- **Activity**
Repeat the entries below exactly as they appear, with no pictures.
━━ Task inputs
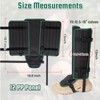 NIFUYOP Snake Gaiters Leg Guards, Snakeproof Gaiters for Hiking Men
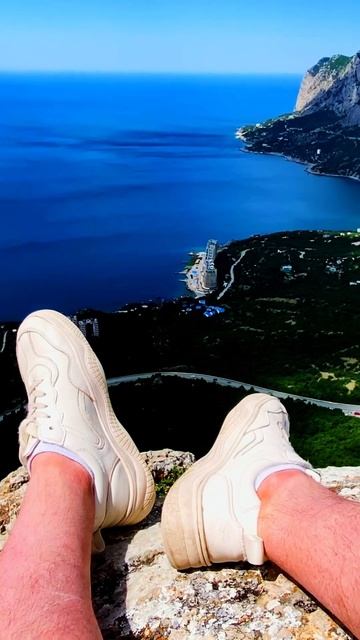 Виа Феррата Ильяса-Кая | Скалолазание Ласпи | Что посмотреть в Севастополе смотреть онлайн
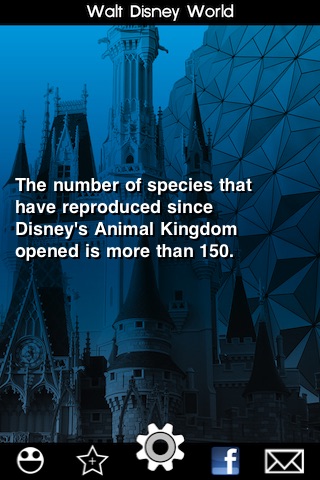 Disney Facts screenshot 2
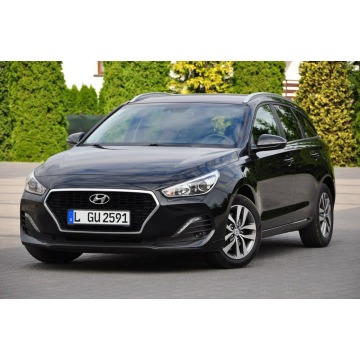 Hyundai i30 - 1,6 D 115KM Led Navi Kamera PDC 1 Wł. Alufelgi Super Stan Serwis z DE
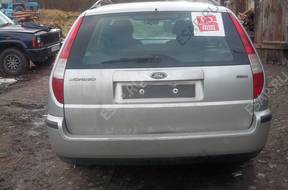Ford Mondeo MK3 2003 2.0 TDCI 130km Czci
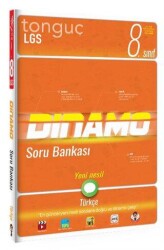 Tonguç Akademi 8. Sınıf Türkçe Dinamo Soru Bankası - Tonguç Akademi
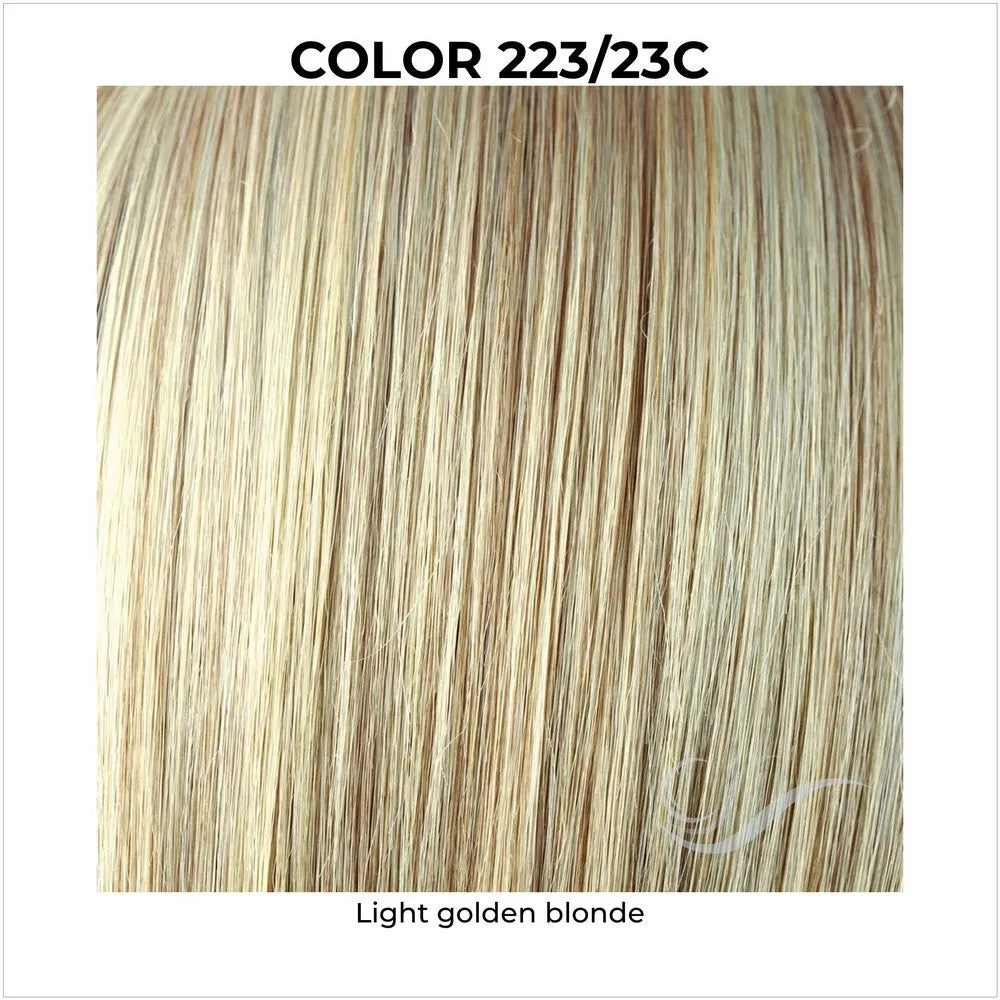 Excite by TressAllure (Lace Front-Mono Top Wig) CLOSEOUT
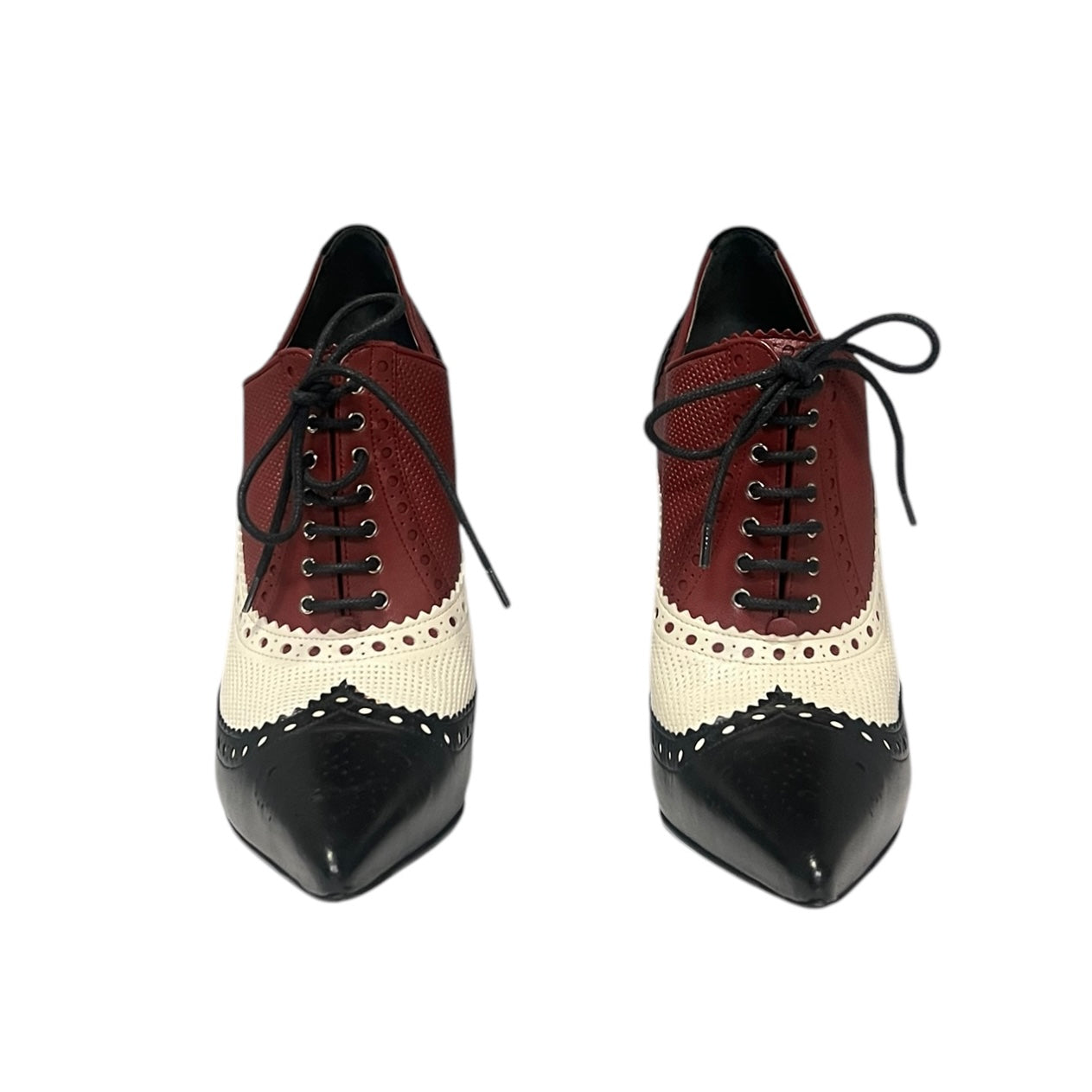 GUCCI Spectator Pump | Size 39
━━━━
- **Exercise output**
 NIFUYOP Snake Gaiters Leg Guards, Snakeproof Gaiters for Hiking Men
 Виа Феррата Ильяса-Кая | Скалолазание Ласпи | Что посмотреть в Севастополе смотреть онлайн
 Disney Facts screenshot 2
 Hyundai i30 - 1,6 D 115KM Led Navi Kamera PDC 1 Wł. Alufelgi Super Stan Serwis z DE
Ford Mondeo MK3 2003 2.0 TDCI 130km Czci
 Tonguç Akademi 8. Sınıf Türkçe Dinamo Soru Bankası - Tonguç Akademi
 Excite by TressAllure (Lace Front-Mono Top Wig) CLOSEOUT
 GUCCI Spectator Pump | Size 39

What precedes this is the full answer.